As part of its reducing step, the reducer will receive a list of words
in a line, then iterate over this list and increment the counter in
the words_frequency
hash.
Then, once the words_frequency
has been computed, we returned the
result sorted by frequency in descending order.
frequency_counter = Class.new do
def step(words_frequency, words)
words.each { |w| words_frequency[w.downcase] += 1 }
words_frequency
end
def complete(result)
result.sort {|a,b| a[1] <=> b[1]}.reverse
end
end.new
The Transducer
Again from the source:
A handler is an object with a `call` method that a reducer uses to process input.
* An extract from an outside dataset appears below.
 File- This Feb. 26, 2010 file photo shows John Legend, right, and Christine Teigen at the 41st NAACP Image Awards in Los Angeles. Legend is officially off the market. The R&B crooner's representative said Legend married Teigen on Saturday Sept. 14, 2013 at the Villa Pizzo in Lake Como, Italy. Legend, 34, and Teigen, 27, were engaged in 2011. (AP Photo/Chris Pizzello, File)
In a `map` operation, this would transform the input, and in a `filter` operation it would act as a predicate.
A transducer is an object that transforms a reducer by adding additional processing for each element in a collection of inputs.
A transducing process is invoked by calling `Transducers.transduce` with a transducer, a reducer, an optional initial value, and an input collection.
Our transducer will compose the functions which filter the non-alphanumeric characters that exists on a line, as well as words that should be ignored from the text.
This results in the reducer receiving a list of words to compute the term frequency list.
t = Transducers.compose(
Transducers.map do |line|
line.gsub!(/[^a-zA-Z0-9]/, " ") # remove non alphanumeric
line.split(' ') # split into words
end,
Transducers.map do |words| # remove stop words
words.delete_if {|w| stop_words.include?(w.downcase) }
end
)
words_frequency = Hash.new {|h,k| h[k] = 0 }
words_frequency_list = Transducers.transduce(t, frequency_counter, words_frequency, lines)
Printing the results
To verify the results, we only want to check which were the top 25 terms that have the highest frequency
# Print the top 25 terms
words_frequency_list.to_a[0...25].each do |k, v|
puts "#{k} - #{v}"
end